A new journey in changing knowledge, attitudes, and behaviors

A new journey in changing knowledge, attitudes, and behaviors
By Derrick Feldmann

I have been thinking a lot lately about how our clients are connecting with the public to build community for the social issues and movements they represent. It all started with variations we began to notice in our social issue campaign data in the last six months.

We started to see that the number of people being exposed to and engaging with an organization’s content on social media platforms such as Instagram, Snapchat, and TikTok was extremely high—so high, in fact, that this activity was driving some of the highest levels of engagement since Cause & Social Influence began tracking this data. At the same time, however, the rates of acquisition of email addresses and/or text numbers were low—drastically low in some cases, as compared to previous campaigns.

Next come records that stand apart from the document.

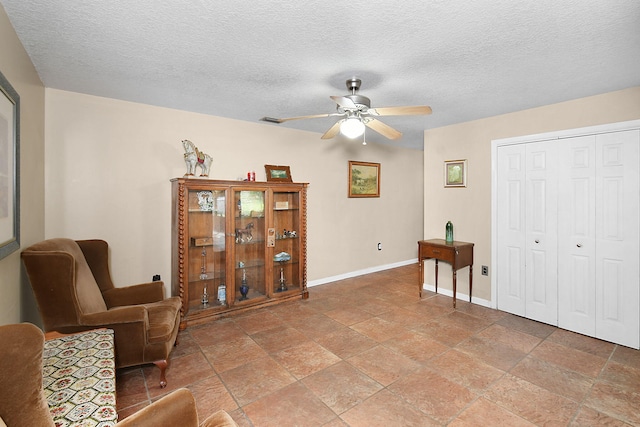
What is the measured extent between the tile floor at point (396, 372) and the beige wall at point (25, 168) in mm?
902

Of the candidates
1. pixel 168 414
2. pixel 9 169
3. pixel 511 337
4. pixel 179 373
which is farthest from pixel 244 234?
pixel 511 337

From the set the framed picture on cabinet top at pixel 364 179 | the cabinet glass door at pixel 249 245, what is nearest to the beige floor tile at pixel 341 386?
the cabinet glass door at pixel 249 245

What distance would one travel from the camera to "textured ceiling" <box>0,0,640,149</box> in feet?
5.60

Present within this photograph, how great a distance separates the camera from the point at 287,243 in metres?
4.29

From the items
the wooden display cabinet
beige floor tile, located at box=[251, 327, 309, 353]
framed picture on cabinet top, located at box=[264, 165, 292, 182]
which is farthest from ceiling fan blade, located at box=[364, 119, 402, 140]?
beige floor tile, located at box=[251, 327, 309, 353]

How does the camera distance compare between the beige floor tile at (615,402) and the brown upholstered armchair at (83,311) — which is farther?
the brown upholstered armchair at (83,311)

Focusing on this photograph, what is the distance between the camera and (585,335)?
10.3 ft

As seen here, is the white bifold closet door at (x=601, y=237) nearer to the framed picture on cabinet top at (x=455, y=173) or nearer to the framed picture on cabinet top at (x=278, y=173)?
the framed picture on cabinet top at (x=455, y=173)

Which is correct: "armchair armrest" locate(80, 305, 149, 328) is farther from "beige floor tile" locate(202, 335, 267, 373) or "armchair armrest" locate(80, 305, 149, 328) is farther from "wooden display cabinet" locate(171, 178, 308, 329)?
"wooden display cabinet" locate(171, 178, 308, 329)

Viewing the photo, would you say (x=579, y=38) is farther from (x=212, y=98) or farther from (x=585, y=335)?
(x=212, y=98)

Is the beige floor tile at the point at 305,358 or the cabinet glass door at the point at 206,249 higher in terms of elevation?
the cabinet glass door at the point at 206,249

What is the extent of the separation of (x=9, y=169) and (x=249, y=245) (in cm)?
241

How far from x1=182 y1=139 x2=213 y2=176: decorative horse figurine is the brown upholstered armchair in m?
1.35

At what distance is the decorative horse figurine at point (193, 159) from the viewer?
3.48 metres
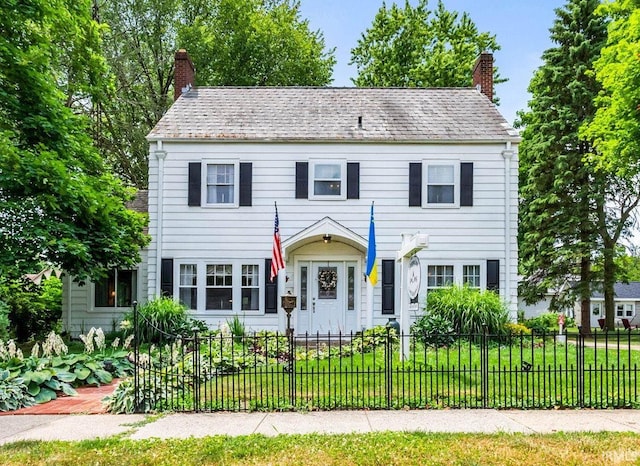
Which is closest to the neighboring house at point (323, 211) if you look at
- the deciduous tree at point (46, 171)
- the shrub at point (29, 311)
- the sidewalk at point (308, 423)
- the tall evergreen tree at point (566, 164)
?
the deciduous tree at point (46, 171)

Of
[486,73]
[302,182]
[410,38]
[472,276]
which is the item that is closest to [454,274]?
[472,276]

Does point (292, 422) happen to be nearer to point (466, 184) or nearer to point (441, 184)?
point (441, 184)

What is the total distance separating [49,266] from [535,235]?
18.7m

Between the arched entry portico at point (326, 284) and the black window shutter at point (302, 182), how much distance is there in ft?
4.42

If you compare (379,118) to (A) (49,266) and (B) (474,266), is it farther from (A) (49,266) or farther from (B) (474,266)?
(A) (49,266)

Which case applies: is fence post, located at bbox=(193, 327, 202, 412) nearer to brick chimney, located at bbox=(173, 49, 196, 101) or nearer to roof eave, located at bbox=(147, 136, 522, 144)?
roof eave, located at bbox=(147, 136, 522, 144)

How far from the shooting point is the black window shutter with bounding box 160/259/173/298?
53.1ft

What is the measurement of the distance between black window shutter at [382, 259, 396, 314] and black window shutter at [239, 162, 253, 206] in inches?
168

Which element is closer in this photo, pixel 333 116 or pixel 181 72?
pixel 333 116

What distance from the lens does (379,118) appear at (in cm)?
1736

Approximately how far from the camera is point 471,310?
14.5 meters

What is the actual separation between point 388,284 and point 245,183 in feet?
16.2

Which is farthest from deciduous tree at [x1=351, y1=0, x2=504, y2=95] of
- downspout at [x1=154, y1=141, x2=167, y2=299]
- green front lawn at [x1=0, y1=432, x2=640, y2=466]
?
green front lawn at [x1=0, y1=432, x2=640, y2=466]

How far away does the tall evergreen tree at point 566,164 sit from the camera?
23125 millimetres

After many meetings and conversations about our observations, we came to several conclusions: We are in an era of high consumption; platforms want to keep people within their ecosystems; and while email addresses and text numbers are valuable commodities worth working for, they won’t come easily, especially from younger audiences, regardless of the social issues they support. Moreover, perhaps we should not be overly focused on email and text conversions.

Let’s break down each of these components as we embark on a new understanding of what a social issue support journey may look like today.

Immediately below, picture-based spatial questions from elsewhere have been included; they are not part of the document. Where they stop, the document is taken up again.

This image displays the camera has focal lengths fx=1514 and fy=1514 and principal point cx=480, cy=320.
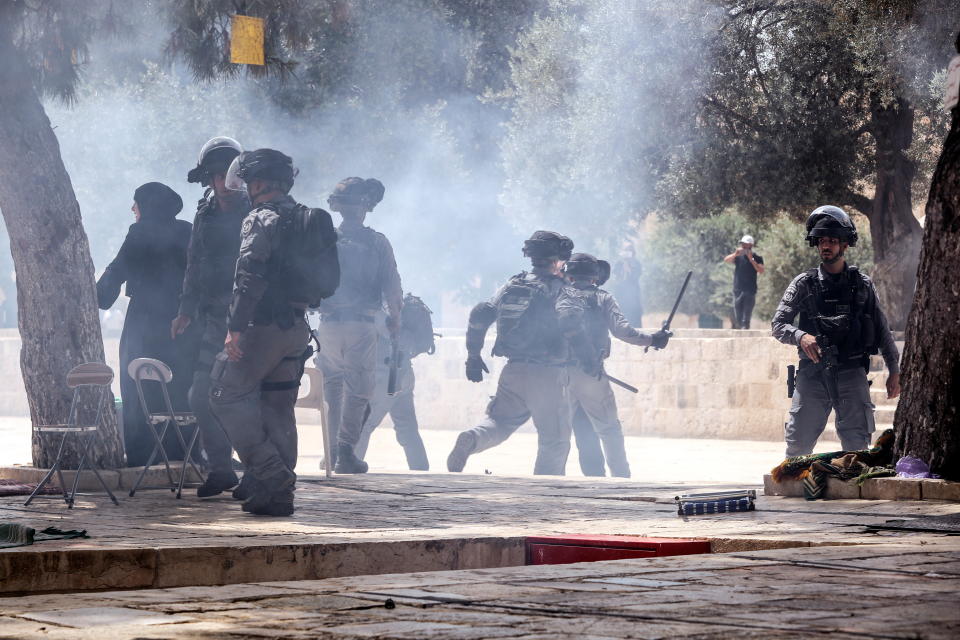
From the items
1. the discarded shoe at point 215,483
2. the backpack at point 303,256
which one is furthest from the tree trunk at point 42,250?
the backpack at point 303,256

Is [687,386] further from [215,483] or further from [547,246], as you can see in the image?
[215,483]

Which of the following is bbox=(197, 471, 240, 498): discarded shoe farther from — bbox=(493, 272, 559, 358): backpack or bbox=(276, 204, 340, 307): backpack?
bbox=(493, 272, 559, 358): backpack

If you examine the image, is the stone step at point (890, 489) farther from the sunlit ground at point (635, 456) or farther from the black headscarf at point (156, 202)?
the sunlit ground at point (635, 456)

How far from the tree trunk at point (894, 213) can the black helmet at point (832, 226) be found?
9.67 meters

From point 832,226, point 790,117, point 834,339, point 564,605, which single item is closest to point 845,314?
point 834,339

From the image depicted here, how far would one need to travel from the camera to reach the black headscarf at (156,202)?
28.2 feet

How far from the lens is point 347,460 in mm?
9984

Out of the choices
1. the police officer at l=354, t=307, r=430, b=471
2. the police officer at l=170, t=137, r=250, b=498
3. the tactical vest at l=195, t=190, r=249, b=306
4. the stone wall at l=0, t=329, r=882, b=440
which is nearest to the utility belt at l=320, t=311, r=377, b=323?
the police officer at l=354, t=307, r=430, b=471

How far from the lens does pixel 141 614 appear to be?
12.5ft

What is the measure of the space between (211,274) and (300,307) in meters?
0.94

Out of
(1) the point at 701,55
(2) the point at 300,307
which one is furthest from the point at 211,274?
(1) the point at 701,55

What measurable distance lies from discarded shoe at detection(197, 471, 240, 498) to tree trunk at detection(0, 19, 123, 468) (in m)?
0.91

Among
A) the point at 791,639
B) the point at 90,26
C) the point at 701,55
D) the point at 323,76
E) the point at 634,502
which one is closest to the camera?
the point at 791,639

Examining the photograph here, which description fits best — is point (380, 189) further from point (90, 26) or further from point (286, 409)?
point (286, 409)
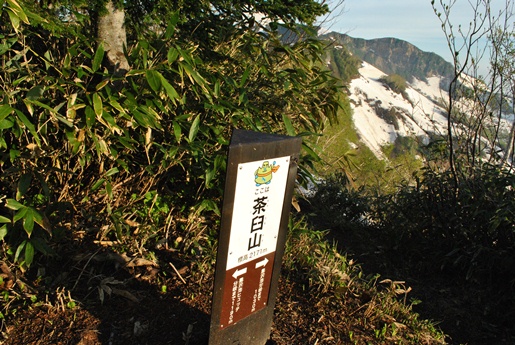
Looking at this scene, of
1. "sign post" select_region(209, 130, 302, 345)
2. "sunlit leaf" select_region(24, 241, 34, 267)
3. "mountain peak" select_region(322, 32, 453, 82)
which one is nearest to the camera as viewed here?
"sign post" select_region(209, 130, 302, 345)

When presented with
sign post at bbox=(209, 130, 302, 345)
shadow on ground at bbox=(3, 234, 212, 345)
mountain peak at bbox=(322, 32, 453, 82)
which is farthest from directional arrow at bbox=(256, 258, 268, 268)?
mountain peak at bbox=(322, 32, 453, 82)

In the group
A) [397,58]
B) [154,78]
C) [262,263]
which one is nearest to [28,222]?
[154,78]

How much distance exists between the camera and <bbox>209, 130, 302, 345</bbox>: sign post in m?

A slower journey to increase knowledge and change attitudes

Message frequency and intensity to a target audience have long been the secrets to changing attitudes and building knowledge around a social issue. Some of the most successful campaigns have used a 70 percent to 80 percent message saturation rate through advertisements in a targeted market. Is this level necessary? Yes, because our audiences now live in a world of constant and ever-changing content that entertains, informs, and speaks directly to their interests.

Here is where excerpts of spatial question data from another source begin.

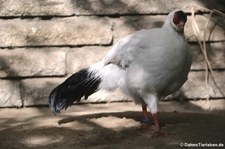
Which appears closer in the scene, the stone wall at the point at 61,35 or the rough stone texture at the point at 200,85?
the stone wall at the point at 61,35

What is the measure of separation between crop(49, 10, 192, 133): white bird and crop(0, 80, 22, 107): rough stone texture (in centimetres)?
130

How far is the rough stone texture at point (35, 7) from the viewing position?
5.24 meters

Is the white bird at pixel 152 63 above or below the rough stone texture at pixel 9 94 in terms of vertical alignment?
above

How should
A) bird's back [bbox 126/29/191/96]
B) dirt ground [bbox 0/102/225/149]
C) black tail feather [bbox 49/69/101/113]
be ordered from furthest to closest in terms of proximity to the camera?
black tail feather [bbox 49/69/101/113]
bird's back [bbox 126/29/191/96]
dirt ground [bbox 0/102/225/149]

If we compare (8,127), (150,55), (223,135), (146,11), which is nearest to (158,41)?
(150,55)

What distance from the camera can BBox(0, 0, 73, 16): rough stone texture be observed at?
524cm

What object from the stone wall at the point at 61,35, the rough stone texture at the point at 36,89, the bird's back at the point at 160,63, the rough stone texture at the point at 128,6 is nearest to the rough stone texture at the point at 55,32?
the stone wall at the point at 61,35

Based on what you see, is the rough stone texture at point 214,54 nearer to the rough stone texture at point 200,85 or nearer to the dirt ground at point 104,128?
the rough stone texture at point 200,85

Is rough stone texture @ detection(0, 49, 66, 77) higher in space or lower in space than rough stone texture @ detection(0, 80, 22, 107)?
higher

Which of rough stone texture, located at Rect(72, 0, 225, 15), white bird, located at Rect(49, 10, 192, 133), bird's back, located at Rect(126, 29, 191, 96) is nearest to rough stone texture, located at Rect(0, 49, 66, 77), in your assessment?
rough stone texture, located at Rect(72, 0, 225, 15)

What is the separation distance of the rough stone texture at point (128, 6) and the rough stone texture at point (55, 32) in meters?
0.13

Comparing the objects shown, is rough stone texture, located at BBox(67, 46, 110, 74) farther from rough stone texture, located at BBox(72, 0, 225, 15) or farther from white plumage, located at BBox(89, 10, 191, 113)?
white plumage, located at BBox(89, 10, 191, 113)

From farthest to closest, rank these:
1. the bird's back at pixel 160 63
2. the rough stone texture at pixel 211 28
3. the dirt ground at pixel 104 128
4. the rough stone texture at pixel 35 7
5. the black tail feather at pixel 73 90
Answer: the rough stone texture at pixel 211 28 < the rough stone texture at pixel 35 7 < the black tail feather at pixel 73 90 < the bird's back at pixel 160 63 < the dirt ground at pixel 104 128

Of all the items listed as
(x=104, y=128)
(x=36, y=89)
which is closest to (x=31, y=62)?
(x=36, y=89)
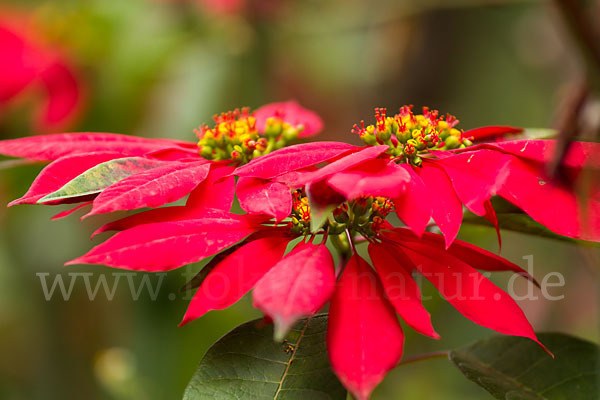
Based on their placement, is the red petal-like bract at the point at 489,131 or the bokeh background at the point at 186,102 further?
the bokeh background at the point at 186,102

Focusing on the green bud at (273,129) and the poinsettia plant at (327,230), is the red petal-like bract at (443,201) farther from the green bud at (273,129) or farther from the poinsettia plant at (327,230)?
the green bud at (273,129)

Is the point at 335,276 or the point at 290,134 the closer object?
the point at 335,276

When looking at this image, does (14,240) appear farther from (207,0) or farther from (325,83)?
(325,83)

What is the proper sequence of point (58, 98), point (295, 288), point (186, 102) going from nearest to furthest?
1. point (295, 288)
2. point (58, 98)
3. point (186, 102)

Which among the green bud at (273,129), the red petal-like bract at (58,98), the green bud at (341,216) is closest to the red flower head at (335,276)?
the green bud at (341,216)

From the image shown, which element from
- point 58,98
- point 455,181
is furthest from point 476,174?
point 58,98

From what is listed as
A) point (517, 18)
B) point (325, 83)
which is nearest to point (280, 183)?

We must rethink how we try to move people to action or, better yet, to a deeper understanding—with consistent, subtle, and approachable knowledge content that goes beyond a momentary “wow” moment from a statistic or fact to create real learning. Marketers (and those who approve their budgets) must view ads on social media platforms as more than a website conversion tactic. Today, marketers must focus on creating a consistent series of educational and informative content that’s wrapped in a creative approach and educates audiences over a period of time.

This drip of informative content will start the process of shifting attitudes and building new knowledge among audiences while combating stigma and misunderstanding. With this approach, we can create a more lasting experience in a more acceptable way than with a hard-hitting attempt to convince and convert with just a one-time ad exposure.

Creating a journey in social media

Social media platforms are designed to have users remain active there rather than leave to visit a website. Today’s entertaining and interactive content sparks this consistent platform involvement and users’ ever-growing exposure to videos, posts, and images. We must realize that in this atmosphere, it takes a lot of work to move someone from a highly entertaining, rapid-consumption social media model to your website.

For that reason, we have to look at how social media platform content can enhance knowledge or prompt behavior change without the user ever visiting an organization’s website. Essentially, we must meet users where they are (on social media) with the experience we’re offering, not where we think they should go (our website).

With that in mind, we as leaders must create a moment of learning, hand-raising, and interaction that is different from what we’ve been doing to drive our audiences to our website to learn more. We should now present our calls to action (CTAs) right then and there, in the moment of social media use—asking the user to immediately perform a specific action or make people around them as knowledgeable as they are now. Our CTAs must leverage a social media platform’s interactive components to present an opportunity that has more of a network effect. This approach will be much more effective than using social media simply to move people to a website and capture their contact information.

Not everyone wants to share their email and text

We have seen this trend of staying on social media platforms even more lately; fewer young people (ages 13 to 25) provide email addresses and text numbers in response to campaigns. This trend seems isolated to Gen Z for now; we have seen more email and text sharing in our millennial campaigns than with our Gen Z efforts. We are calling attention to this behavior as something to watch and begin to fully understand.

Here’s a question I frequently hear, however: Are emails and texts necessary parts of a campaign? After all, we can work around this need through laser-focused ad delivery and retargeting of site visitors. My response is: Should the most important element in your outreach be conversion of email or text, or should it be your ability to change knowledge, attitudes, and behaviors anywhere, at any time? I think our focus should be on the latter.

With that in mind, I encourage you to consider that the marketing, advertising, and digital ecosystem is changing—as it always will. Fundraisers, marketers, and your organization’s decision makers should be focused on creating a convincing reason for your audience to pay attention and to act—regardless of whether they ever head to your website.

So, the question to focus on is: How can you make that happen in the social media spaces where people now spend so much of their time?